- OECD Issues Final Reports on BEPS
- March 9, 2016 | Author: Eric N. Roose
- Law Firm: Withers Bergman LLP - Tokyo Office
- Big change is on the horizon regarding how taxpayers doing business around the world are to be taxed. In November 2015, the G20 Finance Ministers' approved a series of final reports on 15 focus areas in the OECD Action Plan on Base Erosion and Profit Shifting (BEPS). This article provides an overview of the main recommendations set forth in the reports. Each of the final reports can be obtained directly from the OECD.
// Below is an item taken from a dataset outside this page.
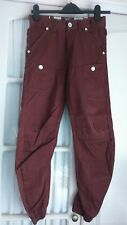 MENS / BOYS ETO RUST CARGO JEANS WITH ELASTIC HEM SIZE 26""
Addressing the tax challenges of the digital economy
The report notes that adopting special tax rules designed exclusively for the digital economy are unworkable as the digital economy is 'increasingly the economy itself.' The report recommends: (i) modification to exceptions to the definition of a Permanent Establishment with regard to preparatory or auxiliary activities; (ii) modification of the definition of a PE to address 'conclusion of contracts' arrangements; (iii) a correlative modification to the OECD Transfer Pricing Guidelines; and (iv) changes to controlled foreign company rules to address the digital economy. The report also addresses the indirect tax treatment of certain digital transactions, recommending that countries apply the OECD's International Value Added Tax/Goods and Services Tax (VAT/GST) Guidelines.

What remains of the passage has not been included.